■ Exercise brief
Make an exact copy of the entries, and keep any pictures out of it.

##### Given records #####

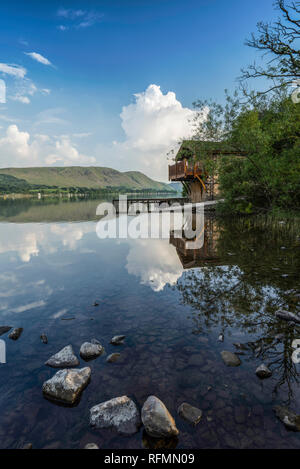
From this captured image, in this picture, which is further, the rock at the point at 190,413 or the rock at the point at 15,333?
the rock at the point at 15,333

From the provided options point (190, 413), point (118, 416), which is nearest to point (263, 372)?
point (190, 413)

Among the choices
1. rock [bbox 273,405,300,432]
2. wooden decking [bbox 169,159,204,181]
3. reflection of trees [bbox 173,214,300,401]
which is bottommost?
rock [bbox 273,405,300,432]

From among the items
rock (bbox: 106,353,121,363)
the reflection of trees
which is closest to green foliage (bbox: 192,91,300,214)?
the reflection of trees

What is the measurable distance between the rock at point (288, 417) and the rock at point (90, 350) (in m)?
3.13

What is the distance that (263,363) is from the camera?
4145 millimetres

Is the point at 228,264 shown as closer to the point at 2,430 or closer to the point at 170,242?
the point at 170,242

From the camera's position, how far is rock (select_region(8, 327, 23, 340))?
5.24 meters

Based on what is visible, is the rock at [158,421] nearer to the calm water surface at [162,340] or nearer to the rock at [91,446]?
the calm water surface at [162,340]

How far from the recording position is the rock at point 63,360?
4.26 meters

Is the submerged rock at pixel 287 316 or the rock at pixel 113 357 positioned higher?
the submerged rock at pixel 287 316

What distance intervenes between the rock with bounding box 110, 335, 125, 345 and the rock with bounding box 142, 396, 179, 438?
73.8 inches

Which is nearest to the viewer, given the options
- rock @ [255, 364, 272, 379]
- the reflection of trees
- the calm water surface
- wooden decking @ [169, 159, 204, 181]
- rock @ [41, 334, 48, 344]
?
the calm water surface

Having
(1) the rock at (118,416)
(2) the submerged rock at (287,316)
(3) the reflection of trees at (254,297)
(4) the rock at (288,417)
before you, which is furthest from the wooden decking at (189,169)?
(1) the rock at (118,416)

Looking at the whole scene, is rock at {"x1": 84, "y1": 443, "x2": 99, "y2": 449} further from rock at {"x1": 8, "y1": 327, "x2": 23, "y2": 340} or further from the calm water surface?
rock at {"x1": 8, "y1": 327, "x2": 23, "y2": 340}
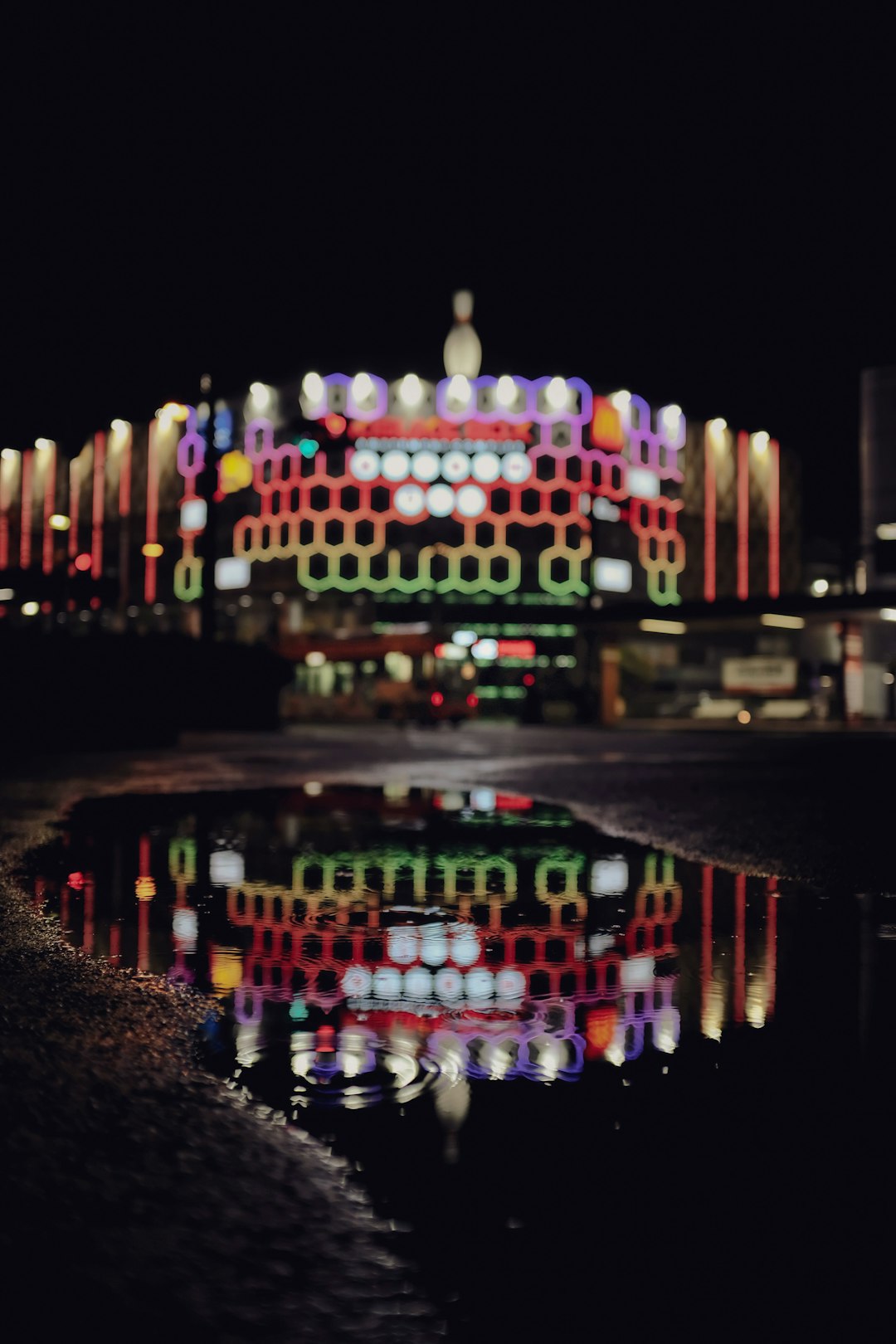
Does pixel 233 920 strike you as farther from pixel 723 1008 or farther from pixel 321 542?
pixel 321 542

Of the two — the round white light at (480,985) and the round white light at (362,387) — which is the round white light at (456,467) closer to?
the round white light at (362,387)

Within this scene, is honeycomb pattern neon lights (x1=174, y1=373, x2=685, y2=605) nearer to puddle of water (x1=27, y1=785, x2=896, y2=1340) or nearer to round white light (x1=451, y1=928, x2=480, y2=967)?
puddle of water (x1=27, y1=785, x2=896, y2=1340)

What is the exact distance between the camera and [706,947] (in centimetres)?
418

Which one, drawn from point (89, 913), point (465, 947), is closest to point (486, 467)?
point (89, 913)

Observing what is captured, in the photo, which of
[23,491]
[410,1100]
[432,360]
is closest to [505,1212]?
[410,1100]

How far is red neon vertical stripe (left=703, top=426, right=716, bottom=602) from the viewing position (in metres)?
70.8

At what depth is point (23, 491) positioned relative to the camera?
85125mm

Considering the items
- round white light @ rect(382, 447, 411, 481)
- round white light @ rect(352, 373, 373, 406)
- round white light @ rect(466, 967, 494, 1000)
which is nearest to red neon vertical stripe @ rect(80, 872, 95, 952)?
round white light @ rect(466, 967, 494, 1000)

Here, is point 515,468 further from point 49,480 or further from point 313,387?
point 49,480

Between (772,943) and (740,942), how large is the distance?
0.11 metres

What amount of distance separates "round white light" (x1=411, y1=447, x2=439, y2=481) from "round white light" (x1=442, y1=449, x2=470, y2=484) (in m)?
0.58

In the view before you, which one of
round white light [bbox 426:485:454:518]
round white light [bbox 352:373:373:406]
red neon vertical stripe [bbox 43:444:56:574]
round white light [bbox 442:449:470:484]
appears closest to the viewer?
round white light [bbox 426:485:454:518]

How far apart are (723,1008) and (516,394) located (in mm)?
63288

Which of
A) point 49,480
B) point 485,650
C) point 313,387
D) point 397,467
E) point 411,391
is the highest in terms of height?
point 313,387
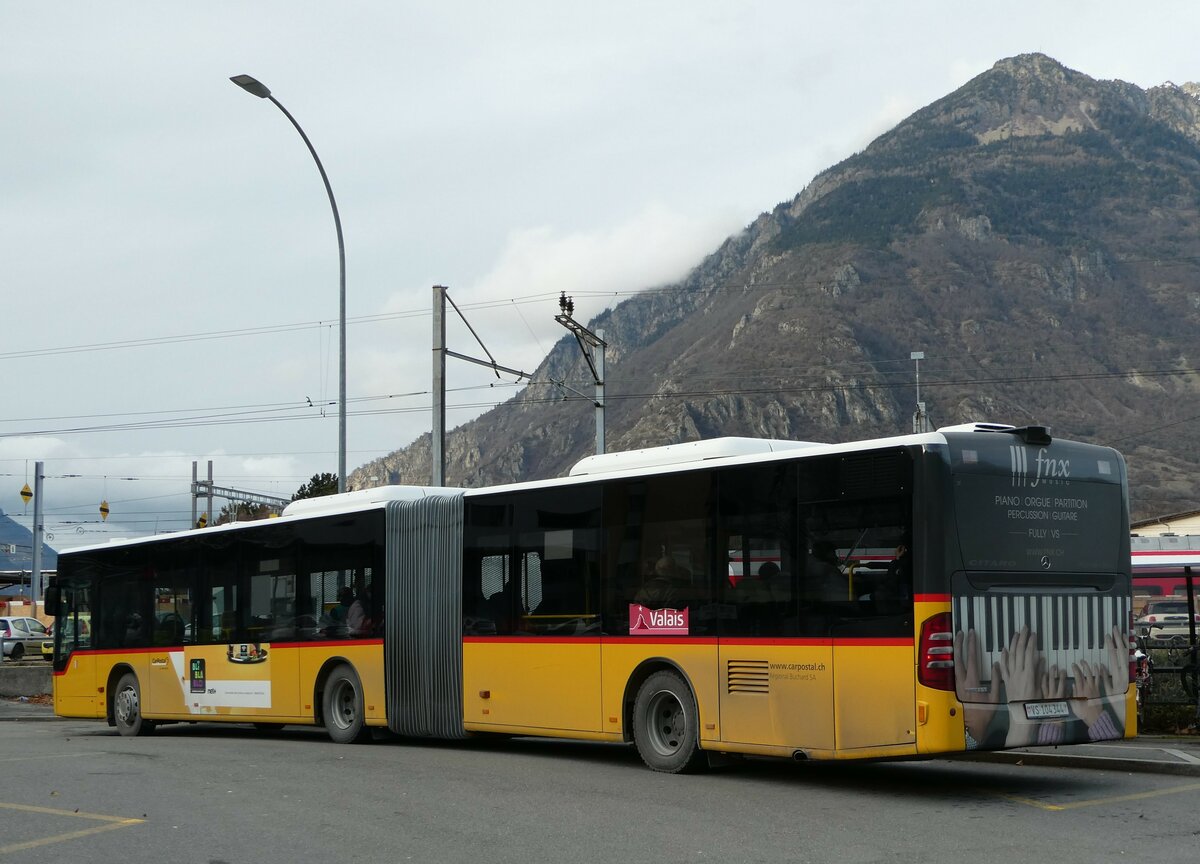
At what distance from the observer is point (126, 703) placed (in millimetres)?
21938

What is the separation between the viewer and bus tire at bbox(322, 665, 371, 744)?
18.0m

#####

■ The result
From this captured image, in this picture, which is further, the rock at the point at 190,413 or the rock at the point at 15,333?
the rock at the point at 15,333

From the provided options point (190, 413), point (118, 416), which is nearest to point (263, 372)?
point (190, 413)

Among the choices
1. rock [bbox 273,405,300,432]
2. wooden decking [bbox 169,159,204,181]
3. reflection of trees [bbox 173,214,300,401]
which is bottommost?
rock [bbox 273,405,300,432]

From among the items
rock (bbox: 106,353,121,363)
the reflection of trees
which is closest to green foliage (bbox: 192,91,300,214)?
the reflection of trees

What is the measurable distance between the rock at point (288, 417) and the rock at point (90, 350) (in m)?
3.13

What is the distance that (263,363) is from the camera?
4145 millimetres

Is the point at 228,264 shown as closer to the point at 2,430 or closer to the point at 170,242?
the point at 170,242

From the camera's position, how far is rock (select_region(8, 327, 23, 340))?
5.24 meters

Based on what is visible, is the rock at [158,421] nearer to the calm water surface at [162,340] or nearer to the rock at [91,446]?
the calm water surface at [162,340]

How far from the recording position is the rock at point 63,360?
4.26 meters

Is the submerged rock at pixel 287 316 or the rock at pixel 113 357 positioned higher?
the submerged rock at pixel 287 316

What distance intervenes between the rock with bounding box 110, 335, 125, 345 and the rock with bounding box 142, 396, 179, 438?
73.8 inches

Which is nearest to the viewer, given the options
- rock @ [255, 364, 272, 379]
- the reflection of trees
- the calm water surface
- wooden decking @ [169, 159, 204, 181]
- rock @ [41, 334, 48, 344]
?
the calm water surface

Having
(1) the rock at (118,416)
(2) the submerged rock at (287,316)
(3) the reflection of trees at (254,297)
(4) the rock at (288,417)
before you, which is furthest from the wooden decking at (189,169)?
(1) the rock at (118,416)

Looking at the whole scene, is rock at {"x1": 84, "y1": 443, "x2": 99, "y2": 449} further from rock at {"x1": 8, "y1": 327, "x2": 23, "y2": 340} or further from the calm water surface?
rock at {"x1": 8, "y1": 327, "x2": 23, "y2": 340}
Does pixel 233 920 strike you as farther from pixel 723 1008 or farther from pixel 321 542?
pixel 321 542

Of the two — the round white light at (480,985) and the round white light at (362,387) — which is the round white light at (456,467) closer to?
the round white light at (362,387)

Within this scene, is honeycomb pattern neon lights (x1=174, y1=373, x2=685, y2=605) nearer to puddle of water (x1=27, y1=785, x2=896, y2=1340) or nearer to round white light (x1=451, y1=928, x2=480, y2=967)?
puddle of water (x1=27, y1=785, x2=896, y2=1340)

What is the exact distance between the camera and [706,947] (in centimetres)?
418

Which one, drawn from point (89, 913), point (465, 947), is closest to point (486, 467)?
point (89, 913)

Observing what is captured, in the photo, which of
[23,491]
[410,1100]
[432,360]
is closest to [505,1212]?
[410,1100]

How far is red neon vertical stripe (left=703, top=426, right=716, bottom=602) from the viewing position (in metres)?
70.8

At what depth is point (23, 491) positioned relative to the camera?
85125mm

Considering the items
- round white light @ rect(382, 447, 411, 481)
- round white light @ rect(352, 373, 373, 406)
- round white light @ rect(466, 967, 494, 1000)
which is nearest to red neon vertical stripe @ rect(80, 872, 95, 952)?
round white light @ rect(466, 967, 494, 1000)

Here, is point 515,468 further from point 49,480 or further from point 313,387?
point 49,480

Between (772,943) and (740,942), how large is the distance?
0.11 metres

What amount of distance separates "round white light" (x1=411, y1=447, x2=439, y2=481) from "round white light" (x1=442, y1=449, x2=470, y2=484) (in m)?
0.58

In the view before you, which one of
round white light [bbox 426:485:454:518]
round white light [bbox 352:373:373:406]
red neon vertical stripe [bbox 43:444:56:574]
round white light [bbox 442:449:470:484]
appears closest to the viewer?
round white light [bbox 426:485:454:518]

How far apart are (723,1008) and (516,394) located (in mm)?
63288

Which of
A) point 49,480
B) point 485,650
C) point 313,387
D) point 397,467
E) point 411,391
is the highest in terms of height?
point 313,387
At what distance from the observer is point (126, 703) placed (in millimetres)?
21938

What is the separation between the viewer and bus tire at bbox(322, 665, 371, 744)?
18.0m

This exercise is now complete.